Exchange traded funds indexed to high-yield corporate bonds have garnered significant interest from an asset inflows standpoint thus far in 2012, and one fund in particular stands out as the recipient of much of these flows, iShares iBoxx High Yield Corporate Bond (NYSEArca: HYG).
In the past week alone, approximately $800 million has flowed into HYG via creation activity which is notable considering the fund’s total float is about $13 billion. In our daily recaps that we send out to trading clients we have also pointed out call buying in HYG options that occurred on Monday of this week, and continued yesterday in large size relative to what typically trades in HYG options, so it seems clear to us that portfolio managers are taking a “risk on” approach to fixed income investing in 2012 given that U.S. Treasury bonds are still delivering very unappealing yields. [High-Yield ETFs Rally]

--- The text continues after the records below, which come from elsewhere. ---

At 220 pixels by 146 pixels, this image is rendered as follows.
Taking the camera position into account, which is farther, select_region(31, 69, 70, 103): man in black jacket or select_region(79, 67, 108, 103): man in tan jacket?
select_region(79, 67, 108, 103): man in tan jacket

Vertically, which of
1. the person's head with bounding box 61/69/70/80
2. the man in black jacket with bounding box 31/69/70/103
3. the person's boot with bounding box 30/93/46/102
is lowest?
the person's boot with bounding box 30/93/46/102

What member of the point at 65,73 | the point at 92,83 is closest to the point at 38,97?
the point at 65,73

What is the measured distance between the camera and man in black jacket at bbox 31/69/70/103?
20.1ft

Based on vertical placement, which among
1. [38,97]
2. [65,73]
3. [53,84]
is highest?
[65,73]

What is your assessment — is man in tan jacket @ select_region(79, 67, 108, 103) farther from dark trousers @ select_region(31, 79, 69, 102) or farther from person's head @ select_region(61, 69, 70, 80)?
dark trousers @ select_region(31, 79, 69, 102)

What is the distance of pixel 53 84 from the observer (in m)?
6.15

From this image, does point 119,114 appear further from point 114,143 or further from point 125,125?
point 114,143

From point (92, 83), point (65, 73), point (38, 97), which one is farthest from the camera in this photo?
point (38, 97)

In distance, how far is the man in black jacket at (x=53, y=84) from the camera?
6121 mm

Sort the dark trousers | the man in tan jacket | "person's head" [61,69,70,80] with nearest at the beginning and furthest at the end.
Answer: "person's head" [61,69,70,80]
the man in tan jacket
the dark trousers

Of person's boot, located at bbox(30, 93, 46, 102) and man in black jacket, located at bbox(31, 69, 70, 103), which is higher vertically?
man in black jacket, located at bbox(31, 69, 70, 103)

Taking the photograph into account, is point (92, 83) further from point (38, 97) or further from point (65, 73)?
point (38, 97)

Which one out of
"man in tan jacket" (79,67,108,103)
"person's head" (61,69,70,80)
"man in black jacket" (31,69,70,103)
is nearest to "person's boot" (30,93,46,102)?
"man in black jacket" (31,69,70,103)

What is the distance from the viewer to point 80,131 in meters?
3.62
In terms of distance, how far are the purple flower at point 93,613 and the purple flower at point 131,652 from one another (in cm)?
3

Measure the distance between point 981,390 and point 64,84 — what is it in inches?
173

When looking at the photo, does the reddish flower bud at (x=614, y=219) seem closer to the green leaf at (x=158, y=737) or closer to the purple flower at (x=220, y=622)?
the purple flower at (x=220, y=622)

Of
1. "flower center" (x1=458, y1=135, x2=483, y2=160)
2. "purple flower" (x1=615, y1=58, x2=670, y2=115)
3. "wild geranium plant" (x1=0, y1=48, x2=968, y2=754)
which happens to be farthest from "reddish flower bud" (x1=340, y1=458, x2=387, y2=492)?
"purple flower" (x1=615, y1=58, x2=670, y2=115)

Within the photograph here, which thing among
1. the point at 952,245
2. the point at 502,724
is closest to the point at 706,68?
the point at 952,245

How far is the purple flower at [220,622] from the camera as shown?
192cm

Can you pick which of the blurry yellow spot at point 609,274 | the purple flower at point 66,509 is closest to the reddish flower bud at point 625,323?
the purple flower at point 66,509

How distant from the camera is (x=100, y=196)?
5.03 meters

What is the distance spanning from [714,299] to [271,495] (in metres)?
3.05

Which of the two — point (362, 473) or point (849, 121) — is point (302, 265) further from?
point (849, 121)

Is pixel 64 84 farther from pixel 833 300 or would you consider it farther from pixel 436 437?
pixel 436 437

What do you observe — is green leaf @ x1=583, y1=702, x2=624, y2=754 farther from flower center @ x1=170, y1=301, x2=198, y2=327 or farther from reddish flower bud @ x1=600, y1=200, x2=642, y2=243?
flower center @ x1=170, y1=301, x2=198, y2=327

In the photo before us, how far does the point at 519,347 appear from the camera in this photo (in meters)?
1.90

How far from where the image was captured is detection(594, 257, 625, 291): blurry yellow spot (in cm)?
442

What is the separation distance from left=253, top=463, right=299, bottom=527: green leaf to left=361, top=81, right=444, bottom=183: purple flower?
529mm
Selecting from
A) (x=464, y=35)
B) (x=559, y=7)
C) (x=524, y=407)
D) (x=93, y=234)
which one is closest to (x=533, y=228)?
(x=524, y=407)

HYG’s current 30-day SEC yield is 6.83% and the top holdings are speculative or “junk bond” rated issues from companies such as First Data, Sprint Nextel, CIT Group, Calpine and Intelsat. Given the capital markets activity that we are observing in HYG, it makes sense for portfolio managers to pay attention to the entire space and thus monitor competitors of HYG for trading and investment opportunities as well.
Funds such as SPDR High Yield Bond (NYSEArca: JNK), PowerShares High Yield Corporate Bond (NYSEArca: PHB), PIMCO 0-5 Year U.S. High Yield Corporate Bond (NYSEArca: HYS) and Peritus High Yield (NYSEArca: HYLD) stand out as possibilities for those looking for exposure to the high yield bond space via an ETF in this environment.